Un relámpago atravesó el cielo, alcanzó la espada y lanzó despedido a Jason, que rodó al caer al suelo. Cuando alzó la vista, el gigante se estaba tambaleando. Tenía el pelo en llamas, y un lado de la cara se le había ennegrecido por obra del relámpago. La espada se había astillado en su oreja. Le corría icor dorado por la mandíbula. Las otras armas echaban chispas y ardían en medio de sus trenzas.

Porfirio estuvo a punto de caerse. El corro de monstruos dejó escapar un gruñido colectivo y avanzó: lobos y ogros con la mirada clavada en Jason.

—¡No! —chilló Porfirio. Recuperó el equilibrio y lanzó una mirada asesina al semidiós—. ¡Yo lo mataré!

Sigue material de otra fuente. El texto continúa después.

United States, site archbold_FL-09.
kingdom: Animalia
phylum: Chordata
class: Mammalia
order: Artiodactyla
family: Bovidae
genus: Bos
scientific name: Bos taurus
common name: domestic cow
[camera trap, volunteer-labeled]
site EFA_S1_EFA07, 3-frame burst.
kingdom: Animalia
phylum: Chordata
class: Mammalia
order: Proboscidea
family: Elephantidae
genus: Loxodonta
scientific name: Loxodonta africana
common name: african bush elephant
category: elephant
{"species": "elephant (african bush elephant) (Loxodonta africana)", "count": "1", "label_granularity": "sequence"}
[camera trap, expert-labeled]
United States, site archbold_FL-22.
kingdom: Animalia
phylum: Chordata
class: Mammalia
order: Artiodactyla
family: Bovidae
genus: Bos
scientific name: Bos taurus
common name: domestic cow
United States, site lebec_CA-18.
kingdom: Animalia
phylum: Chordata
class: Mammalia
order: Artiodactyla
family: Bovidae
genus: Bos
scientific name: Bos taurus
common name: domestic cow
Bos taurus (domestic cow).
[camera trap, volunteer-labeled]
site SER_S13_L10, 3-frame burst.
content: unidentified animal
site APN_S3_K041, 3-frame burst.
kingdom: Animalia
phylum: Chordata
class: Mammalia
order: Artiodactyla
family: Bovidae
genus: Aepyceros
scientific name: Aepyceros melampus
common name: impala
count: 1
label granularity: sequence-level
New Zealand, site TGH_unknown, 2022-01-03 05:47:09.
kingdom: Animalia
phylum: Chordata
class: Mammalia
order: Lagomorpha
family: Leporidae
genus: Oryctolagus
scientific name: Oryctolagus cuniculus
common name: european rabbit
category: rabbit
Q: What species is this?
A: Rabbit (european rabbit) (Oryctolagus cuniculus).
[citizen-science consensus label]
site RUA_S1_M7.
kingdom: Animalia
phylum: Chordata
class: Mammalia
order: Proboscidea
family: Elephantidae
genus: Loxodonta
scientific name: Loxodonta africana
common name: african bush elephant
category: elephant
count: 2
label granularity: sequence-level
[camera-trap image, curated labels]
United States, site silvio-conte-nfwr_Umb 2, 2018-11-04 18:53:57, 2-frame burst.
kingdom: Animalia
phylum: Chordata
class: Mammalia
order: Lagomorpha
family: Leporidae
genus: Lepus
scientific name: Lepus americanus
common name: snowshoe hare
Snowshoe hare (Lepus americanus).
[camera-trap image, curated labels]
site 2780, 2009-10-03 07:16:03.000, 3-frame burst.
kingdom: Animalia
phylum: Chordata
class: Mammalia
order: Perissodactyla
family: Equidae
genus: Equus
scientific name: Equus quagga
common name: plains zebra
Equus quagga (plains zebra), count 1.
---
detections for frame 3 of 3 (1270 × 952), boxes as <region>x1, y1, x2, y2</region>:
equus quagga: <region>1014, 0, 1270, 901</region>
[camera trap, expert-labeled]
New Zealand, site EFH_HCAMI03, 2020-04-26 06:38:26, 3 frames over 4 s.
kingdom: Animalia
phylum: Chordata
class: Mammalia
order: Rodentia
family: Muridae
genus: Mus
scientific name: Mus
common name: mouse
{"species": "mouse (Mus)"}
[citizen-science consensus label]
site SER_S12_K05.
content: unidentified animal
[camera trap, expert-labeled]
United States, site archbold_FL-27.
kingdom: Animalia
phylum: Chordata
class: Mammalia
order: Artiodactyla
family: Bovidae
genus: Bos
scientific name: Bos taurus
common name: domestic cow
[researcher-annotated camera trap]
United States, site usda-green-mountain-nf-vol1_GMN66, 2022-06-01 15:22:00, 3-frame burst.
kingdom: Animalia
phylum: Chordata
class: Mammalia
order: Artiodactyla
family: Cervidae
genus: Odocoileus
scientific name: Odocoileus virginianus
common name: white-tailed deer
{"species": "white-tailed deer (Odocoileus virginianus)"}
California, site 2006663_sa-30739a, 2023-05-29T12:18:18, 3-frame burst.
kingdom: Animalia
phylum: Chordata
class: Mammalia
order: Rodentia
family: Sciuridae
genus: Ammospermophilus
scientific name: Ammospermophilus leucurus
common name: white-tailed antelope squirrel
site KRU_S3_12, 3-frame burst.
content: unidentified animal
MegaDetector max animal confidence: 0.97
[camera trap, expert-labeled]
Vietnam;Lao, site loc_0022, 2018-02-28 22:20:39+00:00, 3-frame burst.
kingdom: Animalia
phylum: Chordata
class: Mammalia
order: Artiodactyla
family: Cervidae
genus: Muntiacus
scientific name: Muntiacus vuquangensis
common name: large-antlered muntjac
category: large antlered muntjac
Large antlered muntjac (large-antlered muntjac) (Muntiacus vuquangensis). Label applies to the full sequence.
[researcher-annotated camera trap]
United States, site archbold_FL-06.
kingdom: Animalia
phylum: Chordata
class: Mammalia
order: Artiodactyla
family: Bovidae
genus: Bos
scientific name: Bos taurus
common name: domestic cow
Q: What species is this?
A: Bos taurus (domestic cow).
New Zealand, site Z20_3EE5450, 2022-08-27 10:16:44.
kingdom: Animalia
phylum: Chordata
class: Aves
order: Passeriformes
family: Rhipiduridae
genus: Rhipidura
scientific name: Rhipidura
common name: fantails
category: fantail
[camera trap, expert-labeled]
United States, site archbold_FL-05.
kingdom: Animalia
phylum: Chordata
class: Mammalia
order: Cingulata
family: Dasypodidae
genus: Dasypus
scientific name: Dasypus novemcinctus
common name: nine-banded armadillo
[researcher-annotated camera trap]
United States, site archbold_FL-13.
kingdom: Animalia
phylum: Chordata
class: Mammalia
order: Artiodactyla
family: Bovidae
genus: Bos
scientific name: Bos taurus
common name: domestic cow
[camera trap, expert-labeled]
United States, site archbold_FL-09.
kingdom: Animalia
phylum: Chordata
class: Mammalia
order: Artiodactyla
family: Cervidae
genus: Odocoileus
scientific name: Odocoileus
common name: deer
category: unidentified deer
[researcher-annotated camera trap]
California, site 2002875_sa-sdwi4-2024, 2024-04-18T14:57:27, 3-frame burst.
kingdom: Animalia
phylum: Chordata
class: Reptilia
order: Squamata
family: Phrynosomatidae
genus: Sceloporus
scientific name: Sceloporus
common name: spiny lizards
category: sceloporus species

El gigante levantó la lanza, y el arma empezó a brillar.

—¿Quieres jugar con rayos, muchacho? Pues olvídate. Soy el azote de Zeus. Me crearon para destruir a tu padre, lo que significa que sé exactamente lo que te matará.

Había algo en la voz de Porfirio que indicó a Jason que no estaba fanfarroneando.

Él y sus amigos no se podían quejar. Los tres habían hecho cosas increíbles. Sí, incluso cosas heroicas. Pero, cuando el gigante levantó la lanza, Jason supo que no había forma de que pudiera evitar aquel ataque.

Era el fin.

—¡Ya lo tengo! —gritó Leo.

—¡Duérmete! —dijo Piper, con tal energía que los lobos que tenía más cerca se cayeron al suelo y empezaron a roncar.

La jaula de piedra y madera se desmoronó. Leo había serrado la base del zarcillo más grueso y al parecer había cortado la conexión de la jaula con Gaia. Los zarcillos se convirtieron en polvo. El barro que rodeaba a Hera se desintegró. La diosa aumentó de tamaño, reluciente de poder.

—¡Sí! —dijo la diosa.

Se quitó la túnica negra y dejó a la vista un vestido blanco y unos brazos adornados con joyas doradas. Su rostro era terrible y hermoso al mismo tiempo, y una corona dorada brillaba en su largo cabello moreno.

—¡Ahora me vengaré!

El gigante Porfirio retrocedió. No dijo nada, pero lanzó a Jason una última mirada de odio. El mensaje era claro: «En otra ocasión». A continuación, golpeó la tierra con la lanza y desapareció en el suelo como si se hubiera caído por un tobogán.

En el patio, los monstruos empezaron a asustarse y a retirarse, pero no tenían escapatoria.

Hera brillaba con más intensidad.

—¡Tapaos los ojos, héroes míos! —gritó.

Pero Jason estaba demasiado conmocionado. Lo entendió demasiado tarde.

Observó como Hera se convertía en una supernova y explotaba en un anillo de fuerza que volatilizó a todos los monstruos al instante. Jason se cayó, con la luz grabada a fuego en su mente, y lo último que pensó fue que su cuerpo estaba ardiendo.